RBGNet: Ray-based Grouping for 3D Object Detection
Haiyang Wang, Shaoshuai Shi, Ze Yang, Rongyao Fang, Qi Qian, Hongsheng, Li, Bernt Schiele, Liwei Wang

TL;DR
RBGNet introduces a ray-based feature grouping and foreground biased sampling to improve 3D object detection accuracy from point clouds, leveraging surface geometry for better shape representation and detection performance.
Contribution
The paper proposes a novel ray-based grouping module and a foreground biased sampling strategy, enhancing 3D detection by utilizing surface geometry and focused point sampling.
Findings
Achieves state-of-the-art results on ScanNet V2 and SUN RGB-D datasets.
Significant performance improvements over previous methods.

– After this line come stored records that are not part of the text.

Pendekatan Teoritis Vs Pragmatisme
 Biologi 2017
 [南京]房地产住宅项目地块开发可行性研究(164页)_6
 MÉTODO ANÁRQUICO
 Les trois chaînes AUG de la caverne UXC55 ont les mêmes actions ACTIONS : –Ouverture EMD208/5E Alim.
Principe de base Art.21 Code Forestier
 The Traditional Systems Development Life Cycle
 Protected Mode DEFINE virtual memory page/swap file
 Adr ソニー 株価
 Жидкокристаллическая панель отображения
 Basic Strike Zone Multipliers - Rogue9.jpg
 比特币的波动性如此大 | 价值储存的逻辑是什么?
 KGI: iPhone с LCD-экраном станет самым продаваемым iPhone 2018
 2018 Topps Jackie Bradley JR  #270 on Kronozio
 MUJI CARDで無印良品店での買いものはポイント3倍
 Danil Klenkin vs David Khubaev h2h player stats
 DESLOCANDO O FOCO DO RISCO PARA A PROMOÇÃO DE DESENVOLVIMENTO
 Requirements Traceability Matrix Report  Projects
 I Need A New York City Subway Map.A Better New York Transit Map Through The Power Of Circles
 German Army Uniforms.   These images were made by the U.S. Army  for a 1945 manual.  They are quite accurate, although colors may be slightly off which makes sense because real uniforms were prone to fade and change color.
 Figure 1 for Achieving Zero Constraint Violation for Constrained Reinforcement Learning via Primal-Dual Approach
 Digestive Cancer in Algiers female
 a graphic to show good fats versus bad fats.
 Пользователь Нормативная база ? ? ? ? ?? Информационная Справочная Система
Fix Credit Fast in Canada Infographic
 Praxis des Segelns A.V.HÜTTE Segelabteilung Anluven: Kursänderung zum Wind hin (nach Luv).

Effective surface-aware feature aggregation enhances 3D box prediction.
Abstract
As a fundamental problem in computer vision, 3D object detection is experiencing rapid growth. To extract the point-wise features from the irregularly and sparsely distributed points, previous methods usually take a feature grouping module to aggregate the point features to an object candidate. However, these methods have not yet leveraged the surface geometry of foreground objects to enhance grouping and 3D box generation. In this paper, we propose the RBGNet framework, a voting-based 3D detector for accurate 3D object detection from point clouds. In order to learn better representations of object shape to enhance cluster features for predicting 3D boxes, we propose a ray-based feature grouping module, which aggregates the point-wise features on object surfaces using a group of determined rays uniformly emitted from cluster centers. Considering the fact that foreground points are more…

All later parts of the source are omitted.